GIVEN TASK —
Beginning with the line where "Looking at this image, which" appears, repeat every remaining line of the entries exactly, the last line included.

------ RECORDS FOR THE EXERCISE ------

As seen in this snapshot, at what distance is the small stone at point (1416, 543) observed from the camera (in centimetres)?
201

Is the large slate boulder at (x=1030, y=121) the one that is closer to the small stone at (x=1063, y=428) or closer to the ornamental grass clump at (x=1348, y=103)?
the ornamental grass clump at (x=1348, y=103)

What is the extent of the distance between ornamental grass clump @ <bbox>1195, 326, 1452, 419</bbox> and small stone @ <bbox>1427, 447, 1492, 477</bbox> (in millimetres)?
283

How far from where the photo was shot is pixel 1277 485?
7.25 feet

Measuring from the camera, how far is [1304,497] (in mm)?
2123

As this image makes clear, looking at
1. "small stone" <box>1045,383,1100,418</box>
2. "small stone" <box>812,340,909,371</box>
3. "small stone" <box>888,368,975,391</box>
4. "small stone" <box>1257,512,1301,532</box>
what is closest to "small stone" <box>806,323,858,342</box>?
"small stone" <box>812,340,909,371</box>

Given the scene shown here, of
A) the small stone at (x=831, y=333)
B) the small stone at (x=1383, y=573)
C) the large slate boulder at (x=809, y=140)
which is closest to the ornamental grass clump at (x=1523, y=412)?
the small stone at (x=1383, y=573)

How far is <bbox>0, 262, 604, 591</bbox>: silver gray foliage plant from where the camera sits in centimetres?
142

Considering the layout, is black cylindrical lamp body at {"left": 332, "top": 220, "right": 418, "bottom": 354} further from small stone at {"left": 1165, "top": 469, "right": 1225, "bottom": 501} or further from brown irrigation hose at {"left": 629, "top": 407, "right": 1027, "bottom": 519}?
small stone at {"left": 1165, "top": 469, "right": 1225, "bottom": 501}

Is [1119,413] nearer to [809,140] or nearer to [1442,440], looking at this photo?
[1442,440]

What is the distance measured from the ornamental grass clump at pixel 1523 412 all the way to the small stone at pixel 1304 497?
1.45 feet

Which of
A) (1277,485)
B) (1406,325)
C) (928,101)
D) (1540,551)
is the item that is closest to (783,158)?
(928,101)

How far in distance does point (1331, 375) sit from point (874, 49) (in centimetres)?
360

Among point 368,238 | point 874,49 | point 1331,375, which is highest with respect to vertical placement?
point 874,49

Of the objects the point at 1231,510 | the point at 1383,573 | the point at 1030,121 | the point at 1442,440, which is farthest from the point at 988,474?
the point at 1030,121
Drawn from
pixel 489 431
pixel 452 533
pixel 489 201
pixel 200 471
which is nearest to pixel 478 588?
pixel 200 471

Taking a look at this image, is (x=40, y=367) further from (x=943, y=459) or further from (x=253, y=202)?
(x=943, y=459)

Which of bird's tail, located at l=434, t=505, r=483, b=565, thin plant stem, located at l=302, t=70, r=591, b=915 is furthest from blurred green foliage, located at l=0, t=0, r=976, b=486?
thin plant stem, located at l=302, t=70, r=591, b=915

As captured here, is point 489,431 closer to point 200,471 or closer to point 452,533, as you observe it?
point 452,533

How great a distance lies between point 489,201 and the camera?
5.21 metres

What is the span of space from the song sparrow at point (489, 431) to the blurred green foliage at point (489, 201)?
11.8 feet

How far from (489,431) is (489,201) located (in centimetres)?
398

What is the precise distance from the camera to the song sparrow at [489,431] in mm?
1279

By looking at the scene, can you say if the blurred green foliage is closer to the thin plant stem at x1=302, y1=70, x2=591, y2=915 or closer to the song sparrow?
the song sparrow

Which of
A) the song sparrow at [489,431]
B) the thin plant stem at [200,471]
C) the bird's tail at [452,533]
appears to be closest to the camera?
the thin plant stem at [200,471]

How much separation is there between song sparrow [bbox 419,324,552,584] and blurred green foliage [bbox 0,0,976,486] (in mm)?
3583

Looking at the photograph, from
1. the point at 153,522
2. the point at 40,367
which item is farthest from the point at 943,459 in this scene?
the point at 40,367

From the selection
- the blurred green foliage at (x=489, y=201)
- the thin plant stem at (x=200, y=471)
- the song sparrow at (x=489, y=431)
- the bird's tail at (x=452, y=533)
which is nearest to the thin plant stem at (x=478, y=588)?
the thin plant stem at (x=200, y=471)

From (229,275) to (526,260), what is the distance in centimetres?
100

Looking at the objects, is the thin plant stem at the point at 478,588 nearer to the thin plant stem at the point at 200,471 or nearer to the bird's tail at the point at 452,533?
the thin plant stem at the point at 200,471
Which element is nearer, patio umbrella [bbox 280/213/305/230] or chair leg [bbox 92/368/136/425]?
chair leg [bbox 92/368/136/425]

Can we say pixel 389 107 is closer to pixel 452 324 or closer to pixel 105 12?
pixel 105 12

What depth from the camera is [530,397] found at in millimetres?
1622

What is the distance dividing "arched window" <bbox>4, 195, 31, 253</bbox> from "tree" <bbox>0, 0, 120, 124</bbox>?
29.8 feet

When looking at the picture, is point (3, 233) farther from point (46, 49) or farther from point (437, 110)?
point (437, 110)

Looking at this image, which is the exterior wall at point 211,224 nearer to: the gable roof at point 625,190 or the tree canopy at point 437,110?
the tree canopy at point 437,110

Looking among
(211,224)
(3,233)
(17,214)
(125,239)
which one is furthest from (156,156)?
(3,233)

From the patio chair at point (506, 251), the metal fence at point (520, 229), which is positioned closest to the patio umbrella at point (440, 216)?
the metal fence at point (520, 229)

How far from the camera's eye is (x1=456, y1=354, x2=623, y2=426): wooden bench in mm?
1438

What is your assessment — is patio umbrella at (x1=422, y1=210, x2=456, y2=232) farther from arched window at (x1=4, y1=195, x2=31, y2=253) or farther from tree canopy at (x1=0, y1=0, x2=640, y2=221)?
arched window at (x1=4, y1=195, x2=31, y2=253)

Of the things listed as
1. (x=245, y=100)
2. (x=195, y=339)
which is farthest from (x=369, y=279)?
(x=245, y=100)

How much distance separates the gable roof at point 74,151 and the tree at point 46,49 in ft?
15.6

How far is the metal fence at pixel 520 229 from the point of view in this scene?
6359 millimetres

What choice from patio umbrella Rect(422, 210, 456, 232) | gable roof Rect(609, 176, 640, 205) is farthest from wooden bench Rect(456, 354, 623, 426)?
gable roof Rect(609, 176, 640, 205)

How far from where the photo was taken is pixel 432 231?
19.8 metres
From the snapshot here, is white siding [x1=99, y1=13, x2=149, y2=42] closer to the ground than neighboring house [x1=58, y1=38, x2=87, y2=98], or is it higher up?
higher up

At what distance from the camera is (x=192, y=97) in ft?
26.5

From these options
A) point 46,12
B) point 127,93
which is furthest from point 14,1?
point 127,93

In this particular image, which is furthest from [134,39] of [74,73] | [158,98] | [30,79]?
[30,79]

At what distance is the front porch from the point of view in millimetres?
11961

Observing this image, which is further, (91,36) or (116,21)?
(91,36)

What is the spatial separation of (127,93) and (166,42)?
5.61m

------

EXERCISE RESPONSE —
Looking at this image, which is the exterior wall at point 211,224 nearer to: the gable roof at point 625,190 or the tree canopy at point 437,110?
the tree canopy at point 437,110

Looking among
(211,224)
(3,233)
(17,214)
(125,239)
which one is furthest from (156,156)?
(3,233)

From the patio chair at point (506, 251), the metal fence at point (520, 229), which is positioned closest to the patio umbrella at point (440, 216)?
the metal fence at point (520, 229)

How far from the camera's eye is (x1=456, y1=354, x2=623, y2=426): wooden bench in mm?
1438

What is your assessment — is patio umbrella at (x1=422, y1=210, x2=456, y2=232) farther from arched window at (x1=4, y1=195, x2=31, y2=253) or farther from tree canopy at (x1=0, y1=0, x2=640, y2=221)?
arched window at (x1=4, y1=195, x2=31, y2=253)

Of the things listed as
1. (x=245, y=100)
2. (x=195, y=339)
which is farthest from (x=369, y=279)?
(x=245, y=100)

How much distance separates the gable roof at point 74,151 and the tree at point 46,49 in ft?
15.6

How far is the metal fence at pixel 520 229 from the point of view in this scene?
6359 millimetres

What choice from patio umbrella Rect(422, 210, 456, 232) | gable roof Rect(609, 176, 640, 205) is farthest from wooden bench Rect(456, 354, 623, 426)?
gable roof Rect(609, 176, 640, 205)

How far from where the photo was taken is pixel 432 231?
19.8 metres
From the snapshot here, is white siding [x1=99, y1=13, x2=149, y2=42] closer to the ground than neighboring house [x1=58, y1=38, x2=87, y2=98], or is it higher up?
higher up

At what distance from the camera is (x=192, y=97) in ft?
26.5

From these options
A) point 46,12
B) point 127,93
which is furthest from point 14,1?
point 127,93

In this particular image, which is furthest from [134,39] of [74,73] | [158,98] | [30,79]?
[30,79]

At what distance is the front porch from the point of view in millimetres?
11961

Observing this image, which is further, (91,36) or (116,21)?
(91,36)

What is the spatial separation of (127,93) and (166,42)?
5.61m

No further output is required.